Childbirth may initially increase breast cancer risk.
The risk of developing breast cancer differs between individuals.
The Centers for Disease Control and Prevention (CDC) suggest that several factors come into play.
These are split into risk factors that people cannot control and ones that people can change.
For instance, people cannot change their age, genetic mutations, and family history, while they can control their weight, alcohol, and exercise levels.
One factor that some researchers believe can reduce a woman's risk of breast cancer is childbirth.
However, according to a new study, the theory that childbirth can protect a woman against breast cancer may need further clarification. The study's findings suggest that this protection does not instantly occur. Instead, it may take a considerably long time to emerge.

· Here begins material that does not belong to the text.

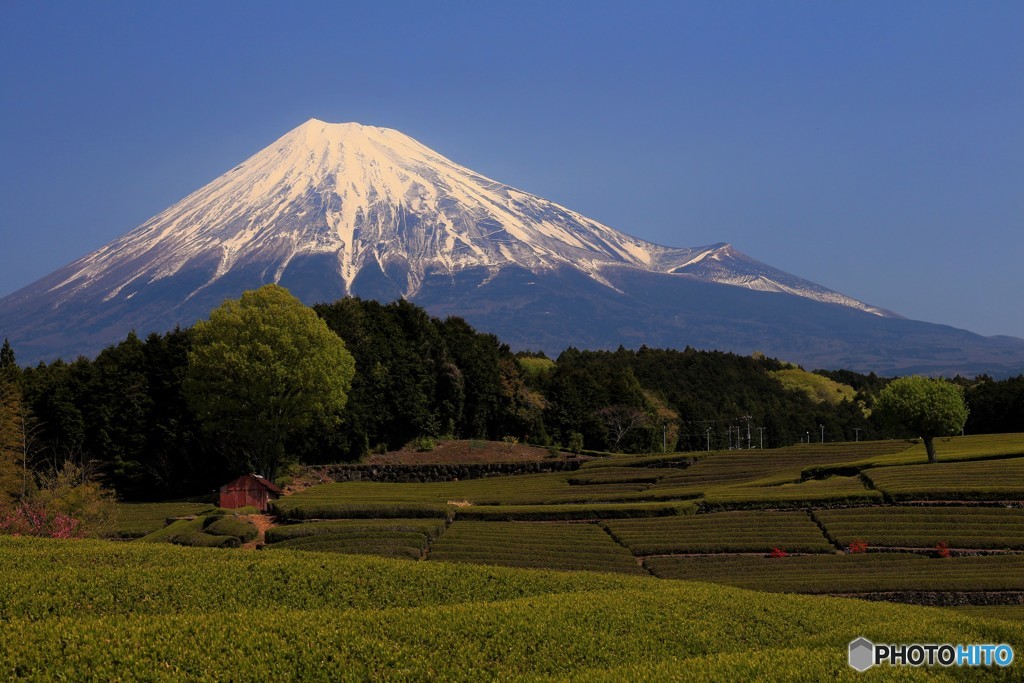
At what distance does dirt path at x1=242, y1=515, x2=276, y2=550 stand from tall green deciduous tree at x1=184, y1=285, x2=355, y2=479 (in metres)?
14.8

Researchers also found that childbirth only benefits women above a certain age when it comes to breast cancer risk levels. In fact, they found that younger women who had recently given birth experienced elevated risk levels.
The impact of childbirth
The large-scale analysis examined data from 15 studies from around the world. Scientists looked at over 800,000 women with a specific focus on factors that other studies on the topic had overlooked.
This included things that could affect breast cancer risk, such as family history of the disease and breastfeeding.
Published in the Annals of Internal Medicine, the study found that breast cancer risk elevated in women who had given birth and were aged 55 or younger.
This risk hit its highest point about 5 years after women had given birth. At this time, mothers in this age range had an 80 percent higher chance of developing breast cancer compared with those women who had not gone through childbirth.
The authors note that this risk was more prominent for women who fit into one of three categories: those who had a family history of breast cancer, people who were older at the time of their first birth, or those who had had more children overall. Breastfeeding appeared to have no impact.
The study's most important finding, however, was that the elevated breast cancer risk disappeared 23 years after childbirth. After more than 2 decades, women began to experience a form of protection from the disease.
"What most people know," says Hazel B. Nichols, Ph.D. — based at the University of North Carolina in Chapel Hill — "is that women who have children tend to have lower breast cancer risk than women who have not had children, but that really comes from what breast cancer looks like for women in their 60s and beyond."
"We found that it can take more than 20 years for childbirth to become protective for breast cancer, and that before that, breast cancer risk was higher in women who had recently had a child."
Hazel B. Nichols, Ph.D.
Not all younger women had the same risk levels. For example, women who had their first child after the age of 35 had a higher risk, while those who experienced childbirth before the age of 25 saw no increased risk.
However, the overall chance of getting breast cancer was still relatively low for any woman who had given birth.
There were only 41 more cases of breast cancer in every 100,000 women aged 41–45 who had had a child in the past 3–7 years. This was compared with women in the same age range who did not have children. This figure rose to 247 more cases by the time women reached the age of 50.
The uniqueness of cancer
Breast cancer is less common among young women, making some of these results less surprising than others. However, the findings could help educate medical staff and the public — especially those who may believe that childbirth immediately protects them against breast cancer.
Scientists could also use these findings to develop a more useful model for breast cancer risk. In turn, this could lead to more effective screening and prevention methods.
However they use the results, researchers stress the importance of remembering that there is no one form of breast cancer.
For example, the study found pregnancy to only be a protection from estrogen receptor-positive breast cancer. This benefit was not seen in estrogen receptor-negative breast cancer.
"This is evidence of the fact that just as breast cancer risk factors for young women can differ from risk factors in older women, there are different types of breast cancer," explains Nichols, "and the risk factors for developing one type versus another can differ."